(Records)
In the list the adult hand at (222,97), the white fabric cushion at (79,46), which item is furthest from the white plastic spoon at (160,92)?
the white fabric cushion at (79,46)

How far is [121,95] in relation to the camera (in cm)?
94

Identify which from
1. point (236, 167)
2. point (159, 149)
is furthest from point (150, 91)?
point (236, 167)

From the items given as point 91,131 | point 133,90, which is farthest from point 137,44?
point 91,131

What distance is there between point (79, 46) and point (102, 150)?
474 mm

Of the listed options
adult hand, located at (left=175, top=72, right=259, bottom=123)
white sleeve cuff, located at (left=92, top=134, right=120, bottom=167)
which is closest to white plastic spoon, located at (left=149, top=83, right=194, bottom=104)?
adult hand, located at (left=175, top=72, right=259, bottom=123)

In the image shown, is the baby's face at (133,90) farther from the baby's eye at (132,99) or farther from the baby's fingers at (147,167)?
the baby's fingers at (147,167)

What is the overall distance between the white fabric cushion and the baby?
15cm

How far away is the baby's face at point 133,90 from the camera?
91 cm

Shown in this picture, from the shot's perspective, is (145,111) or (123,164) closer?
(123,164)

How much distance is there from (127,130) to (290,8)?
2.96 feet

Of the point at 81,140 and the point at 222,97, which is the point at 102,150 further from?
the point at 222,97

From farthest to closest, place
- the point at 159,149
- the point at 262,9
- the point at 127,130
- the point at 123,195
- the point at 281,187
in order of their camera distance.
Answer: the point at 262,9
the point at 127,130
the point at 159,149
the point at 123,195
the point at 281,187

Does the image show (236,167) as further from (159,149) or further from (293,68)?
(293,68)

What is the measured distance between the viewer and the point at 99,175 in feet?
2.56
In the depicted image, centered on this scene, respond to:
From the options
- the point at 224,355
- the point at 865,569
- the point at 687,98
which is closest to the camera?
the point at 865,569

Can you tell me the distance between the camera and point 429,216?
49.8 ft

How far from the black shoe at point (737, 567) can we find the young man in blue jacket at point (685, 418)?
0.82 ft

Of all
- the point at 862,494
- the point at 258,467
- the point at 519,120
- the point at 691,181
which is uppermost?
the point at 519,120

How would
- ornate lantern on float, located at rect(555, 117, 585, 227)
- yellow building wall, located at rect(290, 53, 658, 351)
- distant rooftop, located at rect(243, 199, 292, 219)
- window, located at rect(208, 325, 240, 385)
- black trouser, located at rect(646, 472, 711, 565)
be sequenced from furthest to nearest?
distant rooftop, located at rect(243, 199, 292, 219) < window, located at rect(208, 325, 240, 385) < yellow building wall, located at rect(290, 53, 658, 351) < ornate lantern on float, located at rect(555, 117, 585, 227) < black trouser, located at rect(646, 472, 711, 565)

• **GOAL**
Your task is to quote all of the data word for word.

• **ANSWER TO THIS TASK**
In the list the adult hand at (222,97), the white fabric cushion at (79,46), which item is furthest from the white plastic spoon at (160,92)?
the white fabric cushion at (79,46)

How far is [121,95] in relation to the camera (in cm)?
94

Identify which from
1. point (236, 167)
2. point (159, 149)
is furthest from point (150, 91)?
point (236, 167)

From the items given as point 91,131 | point 133,90, which is farthest from point 137,44?
point 91,131

What distance is there between point (79, 46) and point (102, 150)?
474 mm

Of the listed options
adult hand, located at (left=175, top=72, right=259, bottom=123)
white sleeve cuff, located at (left=92, top=134, right=120, bottom=167)
which is closest to white plastic spoon, located at (left=149, top=83, right=194, bottom=104)?
adult hand, located at (left=175, top=72, right=259, bottom=123)

In the image shown, is the baby's face at (133,90) farther from the baby's eye at (132,99) or farther from the baby's fingers at (147,167)?
the baby's fingers at (147,167)

What is the overall distance between the white fabric cushion and the baby?
15cm

How far away is the baby's face at point 133,90 from the camera?
91 cm

Shown in this picture, from the shot's perspective, is (145,111) or (123,164) closer?
(123,164)

How much distance is there from (127,130) to (290,8)?
2.96 feet

Of the point at 81,140 and the point at 222,97, which is the point at 102,150 further from?
the point at 222,97

From farthest to closest, place
- the point at 159,149
- the point at 262,9
- the point at 127,130
- the point at 123,195
- the point at 281,187
in order of their camera distance.
Answer: the point at 262,9
the point at 127,130
the point at 159,149
the point at 123,195
the point at 281,187

Does the image show (236,167) as further from (159,149) or further from (293,68)?
(293,68)

What is the measured distance between the viewer and the point at 99,175 in feet?
2.56
In the depicted image, centered on this scene, respond to:
From the options
- the point at 224,355
- the point at 865,569
- the point at 687,98
which is closest to the camera?
the point at 865,569

Can you tell me the distance between the camera and point 429,216?
49.8 ft

How far from the black shoe at point (737, 567) can we find the young man in blue jacket at point (685, 418)?
0.82 ft

Of all
- the point at 862,494
- the point at 258,467
- the point at 519,120
- the point at 691,181
which is uppermost?
the point at 519,120

How would
- ornate lantern on float, located at rect(555, 117, 585, 227)
- yellow building wall, located at rect(290, 53, 658, 351)
- distant rooftop, located at rect(243, 199, 292, 219)
- window, located at rect(208, 325, 240, 385)
- black trouser, located at rect(646, 472, 711, 565)
be sequenced from furthest to nearest?
distant rooftop, located at rect(243, 199, 292, 219) < window, located at rect(208, 325, 240, 385) < yellow building wall, located at rect(290, 53, 658, 351) < ornate lantern on float, located at rect(555, 117, 585, 227) < black trouser, located at rect(646, 472, 711, 565)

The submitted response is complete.